O sacerdote de Zhen Yan não via seu filho por meio ano e neste instante, diante de seus olhos, Shui lhe parecia tão amadurecido, menos preso às suas inquietudes, retendo e freando sua maneira impulsiva de ser, obstinado e focado em fazer o que é certo.
Até poderia ser uma impressão momentânea, mas Yijun queria acreditar que era real.
— Ainda assim... — O sacerdote ponderou, sem se livrar do peso dos próprios pensamentos mais profundos. — Considere ir para outro lugar com o Daozhang Jun, você não tem ideia do tipo de encrenca que Shu Rong se envolvia, ninguém se livra por completo do passado, não quero você envolvido nas questões dele.
Huan Shui cruzou os braços e se manteve em silêncio, o que seu pai estava pedindo era simplesmente impossível.
Quando destinos se entrelaçam e laços afetivos se formam, questões deixam de ser individuais e tornam-se únicas.
E após mirar-se no horizonte, condensando com certa frustração o silêncio do jovem deus, Yijun apenas disse:
— Tenho que voltar e encontrar o General Nan Yang, preciso voltar... Pode me acompanhar no caminho de volta?
— Posso... Quando voltar, agradeça o Sacerdote Wu Chang por mim.
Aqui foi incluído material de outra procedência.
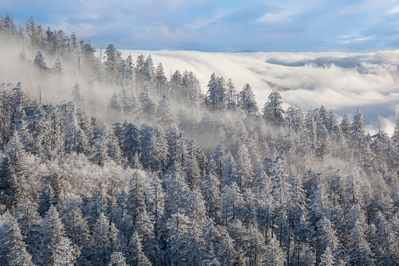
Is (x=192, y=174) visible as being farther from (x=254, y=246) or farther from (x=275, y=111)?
(x=275, y=111)

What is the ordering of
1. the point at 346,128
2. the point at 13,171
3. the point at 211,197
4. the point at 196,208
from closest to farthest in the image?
the point at 196,208 < the point at 13,171 < the point at 211,197 < the point at 346,128

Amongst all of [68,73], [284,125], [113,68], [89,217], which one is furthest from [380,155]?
[68,73]

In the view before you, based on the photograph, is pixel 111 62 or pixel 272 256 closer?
pixel 272 256

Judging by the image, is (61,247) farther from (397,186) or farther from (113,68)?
(113,68)

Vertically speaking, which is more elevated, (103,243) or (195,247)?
(103,243)

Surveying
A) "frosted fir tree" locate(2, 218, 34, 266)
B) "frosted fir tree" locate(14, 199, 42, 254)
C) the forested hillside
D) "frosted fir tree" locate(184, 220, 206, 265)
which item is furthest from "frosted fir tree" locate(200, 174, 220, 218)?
"frosted fir tree" locate(2, 218, 34, 266)

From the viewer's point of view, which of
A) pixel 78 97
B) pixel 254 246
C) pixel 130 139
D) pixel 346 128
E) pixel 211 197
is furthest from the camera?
pixel 346 128

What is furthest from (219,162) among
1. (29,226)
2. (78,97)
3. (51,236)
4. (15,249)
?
(78,97)

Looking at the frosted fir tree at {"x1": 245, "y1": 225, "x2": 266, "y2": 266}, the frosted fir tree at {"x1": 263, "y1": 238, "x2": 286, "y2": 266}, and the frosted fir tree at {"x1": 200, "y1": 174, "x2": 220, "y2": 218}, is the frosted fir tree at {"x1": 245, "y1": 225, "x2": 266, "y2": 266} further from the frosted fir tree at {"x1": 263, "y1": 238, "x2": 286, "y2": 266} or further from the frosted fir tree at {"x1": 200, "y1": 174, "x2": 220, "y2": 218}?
the frosted fir tree at {"x1": 200, "y1": 174, "x2": 220, "y2": 218}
Eu ainda estava inconsciente quando ele se foi.
Dando meia volta, os dois já iam retornando pelo caminho oposto, com a noite caindo e o céu tornando-se cada vez mais escuro.
— Teimoso... — Yijun resmungou, abrindo um meio sorriso sugestivo. — Podia ir agradecer pessoalmente...
— Pai...
Huan Shui somente riu discreto e censurou, no fundo, era seu jeito de proteger Zhen Yan e preservar tudo que tinha deixado para trás.
Usando seu melhor sorriso, ainda que tímido, para disfarçar suas aflições e reais intenções quando ocorresse o pior.
Nota de rodapé:
Dharma = seria o oposto de karma, pois o dharma é uma força maior, a verdade do existir universalmente, a nossa missão e não se pode lutar contra, seguindo o seu fluxo, agregando conhecimento e harmonia, é o aprendizado espiritual pela busca da felicidade.
Para complementar a ideia de oposto, o karma se trata do individual, nossas escolhas afetam o nosso destino, tal qual a Lei da causa e efeito, ação e reação.